The Civil War in Russia (1918–1922) was one of the most dramatic and bloody events in the history of the country, and led to the large-scale emigration of those who did not want to accept the Bolsheviks’ power. It is an especially relevant focus today, when society is once again polarised on many levels due to the Russian invasion of Ukraine. What lessons can we learn by peering into the newsreel of events from a century ago?
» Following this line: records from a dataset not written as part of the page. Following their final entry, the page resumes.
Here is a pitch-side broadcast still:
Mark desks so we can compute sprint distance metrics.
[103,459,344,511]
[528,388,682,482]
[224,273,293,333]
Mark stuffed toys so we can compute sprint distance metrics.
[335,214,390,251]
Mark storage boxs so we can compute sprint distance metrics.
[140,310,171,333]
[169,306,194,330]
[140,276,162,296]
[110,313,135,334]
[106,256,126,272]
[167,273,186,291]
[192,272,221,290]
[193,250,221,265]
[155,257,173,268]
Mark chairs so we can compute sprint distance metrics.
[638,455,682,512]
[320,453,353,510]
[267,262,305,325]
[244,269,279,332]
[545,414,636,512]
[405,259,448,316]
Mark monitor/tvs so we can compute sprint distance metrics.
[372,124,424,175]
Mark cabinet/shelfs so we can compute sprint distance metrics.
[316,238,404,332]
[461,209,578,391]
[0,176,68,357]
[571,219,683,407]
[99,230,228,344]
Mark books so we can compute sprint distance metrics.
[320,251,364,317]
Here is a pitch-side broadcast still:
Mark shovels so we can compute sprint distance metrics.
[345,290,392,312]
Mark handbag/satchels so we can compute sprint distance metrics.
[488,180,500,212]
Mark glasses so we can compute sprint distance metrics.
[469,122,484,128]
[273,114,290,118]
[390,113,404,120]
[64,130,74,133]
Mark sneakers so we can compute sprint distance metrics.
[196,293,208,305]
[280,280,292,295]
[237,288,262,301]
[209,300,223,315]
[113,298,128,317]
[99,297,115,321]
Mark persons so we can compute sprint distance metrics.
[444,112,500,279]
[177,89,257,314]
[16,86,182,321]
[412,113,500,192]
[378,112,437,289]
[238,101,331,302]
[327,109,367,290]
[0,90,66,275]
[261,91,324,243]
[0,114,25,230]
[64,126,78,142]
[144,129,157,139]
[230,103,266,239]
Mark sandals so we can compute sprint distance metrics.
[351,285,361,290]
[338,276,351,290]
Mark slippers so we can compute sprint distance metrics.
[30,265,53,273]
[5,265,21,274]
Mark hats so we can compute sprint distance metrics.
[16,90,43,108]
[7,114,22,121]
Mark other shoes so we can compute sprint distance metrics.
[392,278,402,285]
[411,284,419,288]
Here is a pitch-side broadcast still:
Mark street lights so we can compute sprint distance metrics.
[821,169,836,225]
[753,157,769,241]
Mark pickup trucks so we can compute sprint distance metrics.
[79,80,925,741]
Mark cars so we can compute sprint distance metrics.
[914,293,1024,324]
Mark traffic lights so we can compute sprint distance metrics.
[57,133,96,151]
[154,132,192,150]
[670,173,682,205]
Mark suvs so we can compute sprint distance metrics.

Pushkin House, in partnership with Bertha DocHouse, presents the British premiere of Dziga Vertov’s The History of the Civil War (1921). The second film by the father of Soviet documentary filmmaking, it was considered lost but was later rediscovered and reconstructed by film historian Nikolai Izvolov in 2021. It covers the key events and figures of the Russian Civil War, among them Leon Trotsky. Unsurprisingly, the film immediately disappeared after its first screening, becoming a vivid example of Soviet censorship. Today we have an amazing opportunity to see one of Vertov’s early works, preceding his avant-garde masterpieces such as Man with a Movie Camera (1929). Even more importantly, we have before us a unique historical artefact; an impressive record of the events of one of the most difficult and tragic times in the history of Russian society.
The History of the Civil War, Dziga Vertov, Russia. 1921. 94 min.
The UK premiere screening on Sunday 31st July will be followed by a Q&A with film historian Nikolai Izvolov (via Zoom) hosted by filmmaker and critic Alex Barrett.